Saved entries
-- -- --
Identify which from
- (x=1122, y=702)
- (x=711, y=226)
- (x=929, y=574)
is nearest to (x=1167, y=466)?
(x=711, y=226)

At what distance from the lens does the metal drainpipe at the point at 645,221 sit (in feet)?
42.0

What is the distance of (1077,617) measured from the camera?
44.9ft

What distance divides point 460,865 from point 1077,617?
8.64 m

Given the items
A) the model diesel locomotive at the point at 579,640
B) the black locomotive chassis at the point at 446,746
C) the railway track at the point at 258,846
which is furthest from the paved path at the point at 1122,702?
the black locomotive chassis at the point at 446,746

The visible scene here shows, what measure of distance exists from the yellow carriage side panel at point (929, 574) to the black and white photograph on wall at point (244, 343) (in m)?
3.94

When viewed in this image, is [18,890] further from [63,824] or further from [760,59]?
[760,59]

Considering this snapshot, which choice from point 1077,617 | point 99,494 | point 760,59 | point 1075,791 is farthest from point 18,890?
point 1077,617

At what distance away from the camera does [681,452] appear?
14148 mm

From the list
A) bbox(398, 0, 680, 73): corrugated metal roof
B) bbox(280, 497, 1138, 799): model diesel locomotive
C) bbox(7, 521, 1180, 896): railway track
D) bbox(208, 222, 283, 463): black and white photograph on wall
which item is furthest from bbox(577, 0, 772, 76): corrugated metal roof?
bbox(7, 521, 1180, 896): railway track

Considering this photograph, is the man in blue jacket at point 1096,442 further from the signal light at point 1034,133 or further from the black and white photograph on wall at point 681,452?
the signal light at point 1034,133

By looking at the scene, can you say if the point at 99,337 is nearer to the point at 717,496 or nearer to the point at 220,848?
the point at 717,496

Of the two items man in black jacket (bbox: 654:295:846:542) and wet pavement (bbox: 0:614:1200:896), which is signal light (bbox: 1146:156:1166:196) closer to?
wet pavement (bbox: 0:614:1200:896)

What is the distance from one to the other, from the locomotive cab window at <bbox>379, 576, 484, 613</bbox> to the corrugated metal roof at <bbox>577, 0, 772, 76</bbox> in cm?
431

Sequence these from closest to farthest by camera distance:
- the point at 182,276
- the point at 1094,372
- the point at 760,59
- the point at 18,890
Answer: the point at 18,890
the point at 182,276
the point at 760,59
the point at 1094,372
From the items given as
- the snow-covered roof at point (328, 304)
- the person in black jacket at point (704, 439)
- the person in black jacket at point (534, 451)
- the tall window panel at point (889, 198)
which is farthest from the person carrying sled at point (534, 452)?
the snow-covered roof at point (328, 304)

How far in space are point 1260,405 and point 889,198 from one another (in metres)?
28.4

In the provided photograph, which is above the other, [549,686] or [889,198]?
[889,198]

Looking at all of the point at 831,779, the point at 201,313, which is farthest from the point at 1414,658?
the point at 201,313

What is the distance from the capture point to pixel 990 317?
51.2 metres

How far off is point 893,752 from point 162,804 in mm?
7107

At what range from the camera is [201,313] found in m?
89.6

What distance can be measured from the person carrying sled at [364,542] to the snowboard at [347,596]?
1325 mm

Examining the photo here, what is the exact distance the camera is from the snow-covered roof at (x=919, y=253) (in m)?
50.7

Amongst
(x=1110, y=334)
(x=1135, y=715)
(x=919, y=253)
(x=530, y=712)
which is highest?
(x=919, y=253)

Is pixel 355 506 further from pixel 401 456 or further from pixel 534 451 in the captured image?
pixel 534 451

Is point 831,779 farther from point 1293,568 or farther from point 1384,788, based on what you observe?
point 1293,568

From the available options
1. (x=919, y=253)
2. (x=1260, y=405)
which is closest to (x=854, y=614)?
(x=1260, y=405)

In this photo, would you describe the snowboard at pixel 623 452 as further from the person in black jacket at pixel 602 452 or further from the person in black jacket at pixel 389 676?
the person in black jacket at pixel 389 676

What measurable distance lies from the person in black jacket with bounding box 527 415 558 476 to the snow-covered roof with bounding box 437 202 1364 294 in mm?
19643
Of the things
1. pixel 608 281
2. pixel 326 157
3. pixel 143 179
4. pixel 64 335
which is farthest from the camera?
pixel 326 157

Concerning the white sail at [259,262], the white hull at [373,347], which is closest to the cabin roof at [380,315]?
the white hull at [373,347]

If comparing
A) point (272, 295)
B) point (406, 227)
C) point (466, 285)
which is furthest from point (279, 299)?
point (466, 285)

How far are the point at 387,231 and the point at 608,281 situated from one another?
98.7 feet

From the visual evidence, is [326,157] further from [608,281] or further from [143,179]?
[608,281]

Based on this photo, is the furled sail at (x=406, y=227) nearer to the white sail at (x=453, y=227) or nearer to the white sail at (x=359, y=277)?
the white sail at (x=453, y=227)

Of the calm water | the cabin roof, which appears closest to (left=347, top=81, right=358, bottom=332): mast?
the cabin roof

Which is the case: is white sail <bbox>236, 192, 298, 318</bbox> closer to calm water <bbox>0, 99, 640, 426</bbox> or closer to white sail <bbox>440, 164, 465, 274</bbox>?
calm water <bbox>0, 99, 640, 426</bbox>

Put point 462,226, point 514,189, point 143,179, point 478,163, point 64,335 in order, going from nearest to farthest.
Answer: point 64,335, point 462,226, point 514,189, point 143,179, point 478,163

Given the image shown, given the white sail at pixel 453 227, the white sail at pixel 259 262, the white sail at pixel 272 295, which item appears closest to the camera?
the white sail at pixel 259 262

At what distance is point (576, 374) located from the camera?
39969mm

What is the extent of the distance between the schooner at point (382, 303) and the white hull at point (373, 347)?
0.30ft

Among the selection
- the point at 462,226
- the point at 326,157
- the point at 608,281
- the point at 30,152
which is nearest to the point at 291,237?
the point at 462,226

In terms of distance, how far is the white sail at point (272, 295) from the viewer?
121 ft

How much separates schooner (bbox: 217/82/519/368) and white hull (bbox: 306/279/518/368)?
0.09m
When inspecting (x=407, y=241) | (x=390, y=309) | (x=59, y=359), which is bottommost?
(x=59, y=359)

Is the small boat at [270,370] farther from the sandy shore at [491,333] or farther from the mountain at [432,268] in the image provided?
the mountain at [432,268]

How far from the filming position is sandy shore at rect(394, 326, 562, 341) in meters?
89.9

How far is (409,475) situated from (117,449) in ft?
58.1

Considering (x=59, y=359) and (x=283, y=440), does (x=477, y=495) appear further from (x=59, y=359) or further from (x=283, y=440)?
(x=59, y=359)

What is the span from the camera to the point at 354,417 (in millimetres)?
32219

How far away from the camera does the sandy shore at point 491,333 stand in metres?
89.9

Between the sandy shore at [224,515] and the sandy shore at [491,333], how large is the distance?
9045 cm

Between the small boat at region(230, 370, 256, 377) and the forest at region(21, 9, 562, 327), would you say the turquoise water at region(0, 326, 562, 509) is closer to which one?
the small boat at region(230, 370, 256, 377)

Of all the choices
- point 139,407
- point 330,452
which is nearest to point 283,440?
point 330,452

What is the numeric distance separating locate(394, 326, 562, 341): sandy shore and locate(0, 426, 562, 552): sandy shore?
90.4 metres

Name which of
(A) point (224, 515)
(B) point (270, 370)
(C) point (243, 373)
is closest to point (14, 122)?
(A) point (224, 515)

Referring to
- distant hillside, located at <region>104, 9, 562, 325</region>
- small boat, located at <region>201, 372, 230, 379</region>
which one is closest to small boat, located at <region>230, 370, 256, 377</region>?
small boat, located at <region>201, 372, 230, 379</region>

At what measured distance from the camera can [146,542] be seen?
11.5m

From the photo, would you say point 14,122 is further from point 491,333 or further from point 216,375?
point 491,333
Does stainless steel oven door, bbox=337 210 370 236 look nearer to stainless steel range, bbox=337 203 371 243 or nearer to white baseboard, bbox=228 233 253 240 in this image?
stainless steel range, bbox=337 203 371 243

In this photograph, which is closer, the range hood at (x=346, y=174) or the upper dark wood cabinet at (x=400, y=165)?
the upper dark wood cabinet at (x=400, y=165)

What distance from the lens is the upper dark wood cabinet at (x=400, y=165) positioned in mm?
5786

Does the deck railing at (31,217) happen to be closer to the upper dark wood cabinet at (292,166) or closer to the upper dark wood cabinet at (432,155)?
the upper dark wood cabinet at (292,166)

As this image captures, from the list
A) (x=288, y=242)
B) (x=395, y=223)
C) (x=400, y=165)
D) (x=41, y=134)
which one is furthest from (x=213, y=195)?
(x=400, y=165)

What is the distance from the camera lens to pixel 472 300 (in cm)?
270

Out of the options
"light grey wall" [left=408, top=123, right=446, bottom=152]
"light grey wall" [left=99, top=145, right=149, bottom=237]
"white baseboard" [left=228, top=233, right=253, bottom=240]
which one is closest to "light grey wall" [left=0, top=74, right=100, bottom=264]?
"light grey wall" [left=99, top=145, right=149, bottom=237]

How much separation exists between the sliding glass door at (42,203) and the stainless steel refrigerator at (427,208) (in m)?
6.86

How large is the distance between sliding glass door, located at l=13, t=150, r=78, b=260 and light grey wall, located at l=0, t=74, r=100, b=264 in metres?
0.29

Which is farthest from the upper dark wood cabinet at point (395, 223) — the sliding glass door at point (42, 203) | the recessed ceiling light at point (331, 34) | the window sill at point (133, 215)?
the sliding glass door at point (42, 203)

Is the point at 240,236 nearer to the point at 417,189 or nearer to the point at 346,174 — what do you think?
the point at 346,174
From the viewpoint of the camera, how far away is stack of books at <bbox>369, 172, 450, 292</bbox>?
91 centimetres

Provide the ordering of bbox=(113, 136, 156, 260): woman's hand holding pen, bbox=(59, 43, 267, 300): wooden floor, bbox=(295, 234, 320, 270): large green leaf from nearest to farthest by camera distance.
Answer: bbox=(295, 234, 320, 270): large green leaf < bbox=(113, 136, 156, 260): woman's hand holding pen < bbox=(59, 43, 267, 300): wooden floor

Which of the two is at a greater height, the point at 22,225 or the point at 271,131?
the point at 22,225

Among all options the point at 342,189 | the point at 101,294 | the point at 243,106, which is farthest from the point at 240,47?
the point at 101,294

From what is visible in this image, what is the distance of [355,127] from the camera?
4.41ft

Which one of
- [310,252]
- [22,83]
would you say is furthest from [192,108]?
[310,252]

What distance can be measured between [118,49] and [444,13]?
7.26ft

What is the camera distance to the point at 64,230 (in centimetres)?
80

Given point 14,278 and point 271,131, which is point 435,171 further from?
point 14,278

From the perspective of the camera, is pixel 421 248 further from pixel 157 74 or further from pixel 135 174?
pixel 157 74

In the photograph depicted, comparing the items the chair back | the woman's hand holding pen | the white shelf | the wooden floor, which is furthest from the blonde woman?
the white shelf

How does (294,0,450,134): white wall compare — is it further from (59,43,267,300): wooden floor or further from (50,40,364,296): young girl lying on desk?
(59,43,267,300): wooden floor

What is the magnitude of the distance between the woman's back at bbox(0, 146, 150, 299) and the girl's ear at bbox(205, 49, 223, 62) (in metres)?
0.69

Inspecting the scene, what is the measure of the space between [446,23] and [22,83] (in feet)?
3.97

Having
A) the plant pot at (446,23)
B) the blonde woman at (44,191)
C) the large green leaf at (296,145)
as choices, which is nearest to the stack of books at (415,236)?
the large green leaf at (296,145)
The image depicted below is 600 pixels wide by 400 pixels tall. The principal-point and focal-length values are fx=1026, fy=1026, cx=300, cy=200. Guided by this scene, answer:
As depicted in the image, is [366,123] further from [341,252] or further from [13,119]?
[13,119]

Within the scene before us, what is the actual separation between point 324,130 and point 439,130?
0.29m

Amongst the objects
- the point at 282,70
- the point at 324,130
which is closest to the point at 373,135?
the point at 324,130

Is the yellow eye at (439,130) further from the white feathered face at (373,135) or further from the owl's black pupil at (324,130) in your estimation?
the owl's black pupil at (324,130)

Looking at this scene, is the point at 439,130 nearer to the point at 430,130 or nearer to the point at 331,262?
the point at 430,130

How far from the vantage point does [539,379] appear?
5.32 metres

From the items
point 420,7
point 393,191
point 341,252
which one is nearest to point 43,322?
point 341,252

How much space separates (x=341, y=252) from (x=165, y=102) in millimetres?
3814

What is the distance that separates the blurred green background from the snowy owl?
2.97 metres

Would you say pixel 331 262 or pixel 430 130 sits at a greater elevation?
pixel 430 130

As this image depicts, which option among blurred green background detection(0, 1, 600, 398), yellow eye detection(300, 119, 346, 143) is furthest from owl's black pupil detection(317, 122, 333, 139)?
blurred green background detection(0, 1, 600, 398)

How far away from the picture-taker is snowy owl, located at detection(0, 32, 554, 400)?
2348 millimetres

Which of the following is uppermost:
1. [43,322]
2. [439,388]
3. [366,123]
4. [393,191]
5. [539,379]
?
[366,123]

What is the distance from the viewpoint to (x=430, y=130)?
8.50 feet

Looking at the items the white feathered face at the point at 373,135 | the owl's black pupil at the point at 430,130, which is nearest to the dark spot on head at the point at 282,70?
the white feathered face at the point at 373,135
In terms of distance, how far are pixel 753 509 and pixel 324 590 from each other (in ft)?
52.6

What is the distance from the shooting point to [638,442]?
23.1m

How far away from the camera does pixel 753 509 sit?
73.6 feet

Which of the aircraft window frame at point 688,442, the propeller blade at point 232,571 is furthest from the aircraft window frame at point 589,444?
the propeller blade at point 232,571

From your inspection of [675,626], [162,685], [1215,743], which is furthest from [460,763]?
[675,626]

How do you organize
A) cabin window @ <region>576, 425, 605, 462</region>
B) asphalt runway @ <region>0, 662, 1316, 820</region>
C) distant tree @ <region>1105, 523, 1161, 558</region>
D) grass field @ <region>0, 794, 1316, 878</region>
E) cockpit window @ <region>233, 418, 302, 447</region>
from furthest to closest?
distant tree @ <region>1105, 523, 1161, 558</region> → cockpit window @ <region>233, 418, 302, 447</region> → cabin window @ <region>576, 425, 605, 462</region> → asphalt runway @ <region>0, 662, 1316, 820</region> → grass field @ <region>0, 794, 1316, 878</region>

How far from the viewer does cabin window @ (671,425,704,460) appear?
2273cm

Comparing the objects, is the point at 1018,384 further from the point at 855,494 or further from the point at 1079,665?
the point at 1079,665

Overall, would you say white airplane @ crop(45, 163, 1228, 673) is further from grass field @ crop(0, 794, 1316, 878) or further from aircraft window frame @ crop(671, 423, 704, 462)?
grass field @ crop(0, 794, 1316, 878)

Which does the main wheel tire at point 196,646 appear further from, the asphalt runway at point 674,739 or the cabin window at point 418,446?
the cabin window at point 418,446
-- -- --
• Given instruction: Please transcribe everything from the line containing "What is the span" down to the line containing "90.4 metres", keeping each line identical to the original.

• Solution:
What is the span from the camera to the point at 354,417 (in millimetres)?
32219

How far away from the camera does the sandy shore at point 491,333 stand in metres?
89.9

Between the sandy shore at [224,515] and the sandy shore at [491,333], how large is the distance?
9045 cm

Between the small boat at region(230, 370, 256, 377) and the forest at region(21, 9, 562, 327), would you say the turquoise water at region(0, 326, 562, 509) is closer to which one?
the small boat at region(230, 370, 256, 377)

Of all the choices
- point 139,407
- point 330,452
which is nearest to point 283,440?
point 330,452

What is the numeric distance separating locate(394, 326, 562, 341): sandy shore and locate(0, 426, 562, 552): sandy shore?
90.4 metres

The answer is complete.